Purpose - This study presents an empirical examination of Japan’s short-run and long-run aggregate demand for imports, compared with the study on Korea’s import, using quarterly economic data for the period 2000-2020 including aggregate imports, final consumption expenditure components, investment and relative price of imports. Design/Methodology/Approach - This paper has employed multivariate co-integration procedure and the short-run error correction model to find the existence of a cointegration and the relationship among variables in import demand function. Findings - This paper shows that the variables are all cointegrated and there exist significant differences with reference to different factors of final expenditure. Partial elasticities with respect to government expenditure, investment, exports and import prices are reported to be positive while imports seem to move negatively to changes in private consumption, in contrast to the case of Korea which shows that imports only move negatively with respect to investment. Export appears to indicate a relatively insignificant impact on Japan’s aggregate imports in the long run. However, an vector error correction model demonstrates that only exports have an influence on the imports in the short run while, in Korea, the current period changes in the demand for imports are related only to the previous period changes in relative price of imports. Research Implications - This paper provides significant implications for policy makers in a nation seeking to improve the country’s trade balances. Exchange rate policies in Japan appear to have significant long-term impact on Japan’s import demand, but no significant effect in the short term.

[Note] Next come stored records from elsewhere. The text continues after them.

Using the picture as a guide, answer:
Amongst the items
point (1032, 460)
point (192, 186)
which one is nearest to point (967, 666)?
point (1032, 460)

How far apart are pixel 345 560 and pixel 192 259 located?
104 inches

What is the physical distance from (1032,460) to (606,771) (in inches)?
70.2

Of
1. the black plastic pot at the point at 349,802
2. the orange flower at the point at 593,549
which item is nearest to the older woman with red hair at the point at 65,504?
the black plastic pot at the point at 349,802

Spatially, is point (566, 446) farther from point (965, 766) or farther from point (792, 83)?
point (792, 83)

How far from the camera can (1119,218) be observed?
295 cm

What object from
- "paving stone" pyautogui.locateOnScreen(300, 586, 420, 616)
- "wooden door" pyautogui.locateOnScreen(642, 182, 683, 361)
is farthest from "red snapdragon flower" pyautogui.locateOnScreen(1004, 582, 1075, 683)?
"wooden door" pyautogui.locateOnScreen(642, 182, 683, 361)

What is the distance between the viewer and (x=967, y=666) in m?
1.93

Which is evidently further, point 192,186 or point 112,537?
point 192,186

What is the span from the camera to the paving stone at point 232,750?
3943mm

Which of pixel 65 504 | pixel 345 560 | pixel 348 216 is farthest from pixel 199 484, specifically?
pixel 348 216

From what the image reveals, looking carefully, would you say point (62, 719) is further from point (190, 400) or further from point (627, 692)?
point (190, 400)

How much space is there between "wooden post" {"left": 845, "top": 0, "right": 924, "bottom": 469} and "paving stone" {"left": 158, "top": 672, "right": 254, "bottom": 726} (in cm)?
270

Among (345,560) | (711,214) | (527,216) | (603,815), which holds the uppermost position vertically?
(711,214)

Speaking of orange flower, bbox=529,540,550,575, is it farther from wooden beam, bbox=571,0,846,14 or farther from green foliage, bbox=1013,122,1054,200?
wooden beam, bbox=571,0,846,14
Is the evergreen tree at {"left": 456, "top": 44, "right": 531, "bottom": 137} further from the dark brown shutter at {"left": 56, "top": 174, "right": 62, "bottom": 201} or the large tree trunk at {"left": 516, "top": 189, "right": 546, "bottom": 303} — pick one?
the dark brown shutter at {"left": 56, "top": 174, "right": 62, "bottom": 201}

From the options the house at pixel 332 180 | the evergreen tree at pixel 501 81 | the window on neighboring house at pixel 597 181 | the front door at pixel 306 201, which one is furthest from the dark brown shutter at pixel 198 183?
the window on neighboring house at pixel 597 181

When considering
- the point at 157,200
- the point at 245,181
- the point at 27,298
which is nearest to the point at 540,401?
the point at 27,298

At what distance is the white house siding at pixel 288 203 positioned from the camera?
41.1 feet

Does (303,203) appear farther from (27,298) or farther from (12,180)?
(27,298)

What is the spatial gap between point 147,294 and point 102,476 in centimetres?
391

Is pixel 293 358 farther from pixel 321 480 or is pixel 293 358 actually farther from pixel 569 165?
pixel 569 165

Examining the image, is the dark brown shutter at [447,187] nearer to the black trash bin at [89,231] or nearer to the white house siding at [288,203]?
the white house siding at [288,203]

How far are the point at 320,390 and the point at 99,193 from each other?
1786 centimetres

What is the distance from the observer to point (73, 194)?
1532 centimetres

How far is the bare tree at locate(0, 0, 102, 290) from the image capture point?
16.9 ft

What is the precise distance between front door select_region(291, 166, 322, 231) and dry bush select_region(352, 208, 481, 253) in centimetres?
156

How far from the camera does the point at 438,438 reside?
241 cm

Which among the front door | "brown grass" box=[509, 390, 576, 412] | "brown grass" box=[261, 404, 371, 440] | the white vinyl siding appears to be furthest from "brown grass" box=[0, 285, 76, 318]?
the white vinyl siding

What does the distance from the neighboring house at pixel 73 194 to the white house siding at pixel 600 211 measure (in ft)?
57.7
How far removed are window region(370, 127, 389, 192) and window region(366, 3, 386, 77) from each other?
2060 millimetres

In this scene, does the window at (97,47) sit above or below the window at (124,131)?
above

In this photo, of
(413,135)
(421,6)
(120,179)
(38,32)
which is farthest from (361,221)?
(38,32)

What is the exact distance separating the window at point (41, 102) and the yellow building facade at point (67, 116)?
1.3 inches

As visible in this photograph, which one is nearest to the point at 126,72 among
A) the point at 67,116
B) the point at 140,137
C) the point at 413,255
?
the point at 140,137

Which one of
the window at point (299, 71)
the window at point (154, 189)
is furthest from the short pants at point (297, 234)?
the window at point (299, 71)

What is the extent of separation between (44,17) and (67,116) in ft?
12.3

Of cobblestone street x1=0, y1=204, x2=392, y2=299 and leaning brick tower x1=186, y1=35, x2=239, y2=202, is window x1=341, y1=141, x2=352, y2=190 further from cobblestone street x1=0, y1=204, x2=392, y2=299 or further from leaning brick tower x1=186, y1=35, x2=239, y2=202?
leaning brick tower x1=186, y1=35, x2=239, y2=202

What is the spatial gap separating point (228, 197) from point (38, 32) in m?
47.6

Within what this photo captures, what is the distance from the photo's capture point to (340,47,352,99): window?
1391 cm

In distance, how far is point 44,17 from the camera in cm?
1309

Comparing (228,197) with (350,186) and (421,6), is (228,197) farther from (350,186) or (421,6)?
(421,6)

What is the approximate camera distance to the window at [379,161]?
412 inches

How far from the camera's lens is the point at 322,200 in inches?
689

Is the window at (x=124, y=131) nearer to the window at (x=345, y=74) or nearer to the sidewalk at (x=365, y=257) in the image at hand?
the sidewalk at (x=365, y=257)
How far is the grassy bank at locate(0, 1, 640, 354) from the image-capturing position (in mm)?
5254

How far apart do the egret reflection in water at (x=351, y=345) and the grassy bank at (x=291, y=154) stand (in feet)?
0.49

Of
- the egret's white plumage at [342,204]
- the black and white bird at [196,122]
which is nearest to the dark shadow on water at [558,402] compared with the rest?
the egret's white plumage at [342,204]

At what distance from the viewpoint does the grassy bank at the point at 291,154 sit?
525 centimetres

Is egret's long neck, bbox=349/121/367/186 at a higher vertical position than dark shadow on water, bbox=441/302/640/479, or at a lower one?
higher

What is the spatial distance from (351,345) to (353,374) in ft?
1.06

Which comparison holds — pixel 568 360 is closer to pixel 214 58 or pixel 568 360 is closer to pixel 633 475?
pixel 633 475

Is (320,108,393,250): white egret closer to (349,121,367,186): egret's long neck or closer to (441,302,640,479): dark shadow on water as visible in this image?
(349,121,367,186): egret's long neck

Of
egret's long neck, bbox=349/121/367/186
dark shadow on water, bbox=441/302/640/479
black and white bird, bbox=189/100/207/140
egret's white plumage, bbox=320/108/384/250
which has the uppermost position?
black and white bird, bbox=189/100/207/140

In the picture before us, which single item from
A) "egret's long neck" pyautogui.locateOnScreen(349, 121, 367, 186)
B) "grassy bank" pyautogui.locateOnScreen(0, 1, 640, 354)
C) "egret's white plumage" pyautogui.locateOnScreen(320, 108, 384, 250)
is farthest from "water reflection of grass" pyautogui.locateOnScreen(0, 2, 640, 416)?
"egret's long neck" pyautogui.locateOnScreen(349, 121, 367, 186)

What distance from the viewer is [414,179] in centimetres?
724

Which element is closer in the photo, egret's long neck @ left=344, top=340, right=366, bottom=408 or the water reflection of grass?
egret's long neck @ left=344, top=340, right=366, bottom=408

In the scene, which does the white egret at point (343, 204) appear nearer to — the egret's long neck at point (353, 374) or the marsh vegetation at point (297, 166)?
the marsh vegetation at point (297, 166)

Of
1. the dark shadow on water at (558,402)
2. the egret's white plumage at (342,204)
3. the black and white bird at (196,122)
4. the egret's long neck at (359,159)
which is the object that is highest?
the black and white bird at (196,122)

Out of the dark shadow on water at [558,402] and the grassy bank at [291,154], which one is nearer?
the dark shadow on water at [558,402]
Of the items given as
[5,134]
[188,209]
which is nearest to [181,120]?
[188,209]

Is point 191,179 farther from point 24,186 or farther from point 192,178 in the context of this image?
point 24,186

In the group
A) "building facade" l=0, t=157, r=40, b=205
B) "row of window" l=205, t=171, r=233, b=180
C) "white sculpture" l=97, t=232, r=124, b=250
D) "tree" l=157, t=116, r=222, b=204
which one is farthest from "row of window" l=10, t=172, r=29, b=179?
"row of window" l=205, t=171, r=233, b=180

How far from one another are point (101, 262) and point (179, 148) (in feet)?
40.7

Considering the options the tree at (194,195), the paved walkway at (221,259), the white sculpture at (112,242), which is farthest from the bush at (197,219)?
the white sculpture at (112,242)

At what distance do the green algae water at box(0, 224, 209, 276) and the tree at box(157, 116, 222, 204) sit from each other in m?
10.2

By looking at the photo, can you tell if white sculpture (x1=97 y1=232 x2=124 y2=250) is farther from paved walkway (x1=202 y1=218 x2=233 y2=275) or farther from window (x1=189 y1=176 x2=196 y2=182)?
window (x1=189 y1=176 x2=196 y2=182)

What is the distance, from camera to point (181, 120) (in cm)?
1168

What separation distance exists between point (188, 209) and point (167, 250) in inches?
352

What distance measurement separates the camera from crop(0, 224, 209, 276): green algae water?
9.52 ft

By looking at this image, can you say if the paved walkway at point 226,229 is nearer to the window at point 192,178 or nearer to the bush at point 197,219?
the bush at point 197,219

Policies to increase the private sector consumption could be of a crucial importance in decreasing aggregate imports in the long term, resulting in further improvement in Japan’s balance of trade. In contrast to Japan, the exchange rate scheme has a short-term effect on Korea’s demand for imports but not a long-term impact on the country’s imports while investment component plays a key role in reducing imports in the long run, leading to enhancement in the Korea’s balance of trade.